Date: 20040129
Docket: A-166-03
Citation: 2004 FCA 47
CORAM: ROTHSTEIN J.A.
SHARLOW J.A.
MALONE J.A.
BETWEEN:
MARIE-CLAUDE BOUCHER
Appellant
and
HER MAJESTY THE QUEEN
Respondent
Heard at Vancouver, British Columbia on January 27, 2004.
Judgment delivered at Vancouver, British Columbia on January 29, 2004.
REASONS FOR JUDGMENT BY: SHARLOW J.A.
CONCURRED IN BY: ROTHSTEIN, MALONE JJ.A.
Date: 20040129
Docket: A-166-03
Citation: 2004 FCA 47
CORAM: ROTHSTEIN J.A.
SHARLOW J.A.
MALONE J.A.
BETWEEN:
MARIE-CLAUDE BOUCHER
Appellant
and
HER MAJESTY THE QUEEN
Respondent
REASONS FOR JUDGMENT
SHARLOW J.A.
[1] This is an appeal of a Tax Court judgment which dismissed the appeal of Marie-Claude Boucher from an assessment of income tax for the 1990 taxation year. The Tax Court judgment is reported as Boucher v. Canada, [2003] 3 C.T.C. 2059, 2003 D.T.C. 314.
[2] I summarize the relevant facts as follows. In 1990, Ms. Boucher worked for a corporation called W.C.I. Wood Conversion Inc., which was owned by her brother-in-law. Evidence presented in the Tax Court established that Ms. Boucher had received payments totalling $213,072 from W.C.I. in 1990. Those payments were reported in a T4A slip. The T4A slip indicated that no amounts had been withheld on account of income tax.
[3] Ms. Boucher did not dispute that she received $213,072 from W.C.I. in 1990. However, in filing her income tax return she reported that amount as dividend income. At that time, it was her position that she was a shareholder of W.C.I. and that the payments she had received were in fact dividends, so that she was entitled to the dividend tax credit, which she claimed in her return.
[4] Ms. Boucher's claim to be a shareholder of W.C.I. was dismissed in 1998 by a judgment of the Ontario Court of Justice. There can no be no doubt that the $213,072 she received from W.C.I. was income from employment, and that she was not entitled to a dividend tax credit. She was assessed on the basis that the income was income from employment.

#####

- Description of the task: Can you continue the Boucher tax appeal judgment from where it stops?

- Provided data:

#####

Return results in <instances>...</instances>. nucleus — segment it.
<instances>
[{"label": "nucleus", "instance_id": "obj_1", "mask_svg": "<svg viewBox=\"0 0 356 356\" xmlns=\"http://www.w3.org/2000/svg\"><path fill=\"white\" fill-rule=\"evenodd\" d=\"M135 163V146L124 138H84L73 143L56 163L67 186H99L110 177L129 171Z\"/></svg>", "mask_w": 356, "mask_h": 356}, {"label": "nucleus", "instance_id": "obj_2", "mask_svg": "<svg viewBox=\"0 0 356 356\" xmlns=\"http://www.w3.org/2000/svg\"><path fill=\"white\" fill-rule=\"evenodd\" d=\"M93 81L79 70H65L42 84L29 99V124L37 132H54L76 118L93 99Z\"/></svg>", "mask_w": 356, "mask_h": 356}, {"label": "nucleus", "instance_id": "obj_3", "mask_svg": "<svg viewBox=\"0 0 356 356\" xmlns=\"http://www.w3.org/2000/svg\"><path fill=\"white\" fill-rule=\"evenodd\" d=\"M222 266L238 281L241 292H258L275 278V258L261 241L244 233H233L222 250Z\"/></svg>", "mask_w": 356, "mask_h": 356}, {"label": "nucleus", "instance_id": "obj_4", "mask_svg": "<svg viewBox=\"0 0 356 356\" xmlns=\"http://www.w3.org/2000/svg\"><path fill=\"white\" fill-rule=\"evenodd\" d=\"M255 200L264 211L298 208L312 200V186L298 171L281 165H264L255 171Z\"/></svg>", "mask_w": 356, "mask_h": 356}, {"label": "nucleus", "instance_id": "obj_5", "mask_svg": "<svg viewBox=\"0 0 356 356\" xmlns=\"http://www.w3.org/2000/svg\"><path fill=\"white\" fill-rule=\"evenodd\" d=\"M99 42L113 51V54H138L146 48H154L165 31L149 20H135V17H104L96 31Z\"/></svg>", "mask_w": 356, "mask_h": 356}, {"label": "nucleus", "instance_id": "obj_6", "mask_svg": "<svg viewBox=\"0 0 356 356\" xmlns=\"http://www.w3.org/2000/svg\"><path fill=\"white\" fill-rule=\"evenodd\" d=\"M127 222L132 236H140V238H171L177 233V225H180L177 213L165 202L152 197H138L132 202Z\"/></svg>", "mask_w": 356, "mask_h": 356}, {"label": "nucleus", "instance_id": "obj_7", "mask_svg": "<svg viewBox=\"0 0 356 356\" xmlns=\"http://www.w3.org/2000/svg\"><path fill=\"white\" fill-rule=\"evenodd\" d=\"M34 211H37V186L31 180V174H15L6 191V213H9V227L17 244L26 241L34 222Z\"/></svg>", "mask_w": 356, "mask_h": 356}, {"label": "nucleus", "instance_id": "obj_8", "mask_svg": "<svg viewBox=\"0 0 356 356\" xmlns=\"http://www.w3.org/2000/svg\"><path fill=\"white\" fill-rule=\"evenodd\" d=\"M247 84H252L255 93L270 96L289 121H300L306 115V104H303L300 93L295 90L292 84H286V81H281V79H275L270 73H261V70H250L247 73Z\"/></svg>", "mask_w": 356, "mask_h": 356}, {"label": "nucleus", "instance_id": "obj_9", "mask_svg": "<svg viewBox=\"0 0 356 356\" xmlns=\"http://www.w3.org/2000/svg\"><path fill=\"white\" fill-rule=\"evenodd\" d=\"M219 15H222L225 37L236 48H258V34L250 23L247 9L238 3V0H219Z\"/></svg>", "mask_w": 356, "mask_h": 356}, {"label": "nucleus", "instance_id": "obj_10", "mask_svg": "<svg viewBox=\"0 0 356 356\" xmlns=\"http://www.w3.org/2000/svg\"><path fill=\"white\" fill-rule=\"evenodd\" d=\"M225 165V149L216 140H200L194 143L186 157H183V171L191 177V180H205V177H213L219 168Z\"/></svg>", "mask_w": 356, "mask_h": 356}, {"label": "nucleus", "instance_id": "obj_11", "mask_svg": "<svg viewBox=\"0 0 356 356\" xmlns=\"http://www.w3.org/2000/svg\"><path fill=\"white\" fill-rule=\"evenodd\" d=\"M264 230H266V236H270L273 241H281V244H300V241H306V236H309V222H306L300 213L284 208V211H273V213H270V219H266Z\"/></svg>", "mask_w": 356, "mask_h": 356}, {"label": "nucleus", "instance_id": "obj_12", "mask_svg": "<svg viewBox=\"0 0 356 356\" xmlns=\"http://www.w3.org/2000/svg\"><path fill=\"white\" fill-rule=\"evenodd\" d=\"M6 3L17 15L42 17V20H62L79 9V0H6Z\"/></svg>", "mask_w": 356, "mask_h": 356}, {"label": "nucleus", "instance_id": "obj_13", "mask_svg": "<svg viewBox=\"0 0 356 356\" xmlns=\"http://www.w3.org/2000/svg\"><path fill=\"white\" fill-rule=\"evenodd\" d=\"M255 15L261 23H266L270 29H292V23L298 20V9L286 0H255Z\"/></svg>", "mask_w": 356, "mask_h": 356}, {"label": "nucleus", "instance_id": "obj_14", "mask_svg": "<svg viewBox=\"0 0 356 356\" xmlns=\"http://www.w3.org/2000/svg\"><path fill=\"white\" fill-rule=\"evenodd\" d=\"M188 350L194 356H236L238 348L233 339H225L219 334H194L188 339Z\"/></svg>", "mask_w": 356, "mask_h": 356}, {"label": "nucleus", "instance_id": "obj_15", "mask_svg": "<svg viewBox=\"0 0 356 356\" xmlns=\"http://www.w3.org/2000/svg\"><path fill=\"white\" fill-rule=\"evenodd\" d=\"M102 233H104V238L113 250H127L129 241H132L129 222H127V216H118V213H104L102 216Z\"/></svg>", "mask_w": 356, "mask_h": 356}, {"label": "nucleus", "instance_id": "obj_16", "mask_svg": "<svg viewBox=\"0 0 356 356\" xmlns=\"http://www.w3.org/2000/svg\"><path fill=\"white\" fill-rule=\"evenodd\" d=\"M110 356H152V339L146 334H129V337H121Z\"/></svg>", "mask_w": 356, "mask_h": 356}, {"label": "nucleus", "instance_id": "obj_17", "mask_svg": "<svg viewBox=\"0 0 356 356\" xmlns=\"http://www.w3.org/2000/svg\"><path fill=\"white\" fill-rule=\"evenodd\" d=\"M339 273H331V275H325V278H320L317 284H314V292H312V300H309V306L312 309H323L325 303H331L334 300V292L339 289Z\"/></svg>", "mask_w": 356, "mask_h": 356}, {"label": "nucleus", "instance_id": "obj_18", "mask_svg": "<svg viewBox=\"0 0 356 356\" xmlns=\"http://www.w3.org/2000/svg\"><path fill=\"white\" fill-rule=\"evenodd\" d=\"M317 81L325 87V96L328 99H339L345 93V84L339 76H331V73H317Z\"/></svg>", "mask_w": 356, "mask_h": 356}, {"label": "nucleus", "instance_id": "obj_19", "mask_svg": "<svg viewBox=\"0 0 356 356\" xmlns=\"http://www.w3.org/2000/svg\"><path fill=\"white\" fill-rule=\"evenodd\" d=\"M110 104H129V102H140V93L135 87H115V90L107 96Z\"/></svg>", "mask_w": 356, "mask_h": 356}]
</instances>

#####

- Output of the task:
[5] In the Tax Court, Ms. Boucher testified that during 1990, she was the manager of W.C.I., and that payroll deductions were part of her responsibility. She testified that her actual income from W.C.I. was $414,617, and that she had not only caused the $213,072 to be paid to herself, but she had also caused $201,545 to be withheld on account of tax, so that the $213,072 represented her net, not gross, employment income.
[6] No documentary evidence was submitted to the Tax Court in support of Ms. Boucher's testimony. For reasons that I need not repeat, the Tax Court Judge found Ms. Boucher not to be a credible witness. His negative assessment of her credibility is justified on the record. As she was the only source of evidence that tax had been withheld, the Tax Court Judge found as a fact that no tax had been withheld. The record discloses no error in that finding of fact.
[7] However, it does not follow that this appeal should be dismissed. The difficulty with the judgment under appeal is that Parliament has not given the Tax Court the authority to determine the issue that Ms. Boucher sought to have determined, which was whether or not tax had been withheld at source so that it should be credited against her tax liability.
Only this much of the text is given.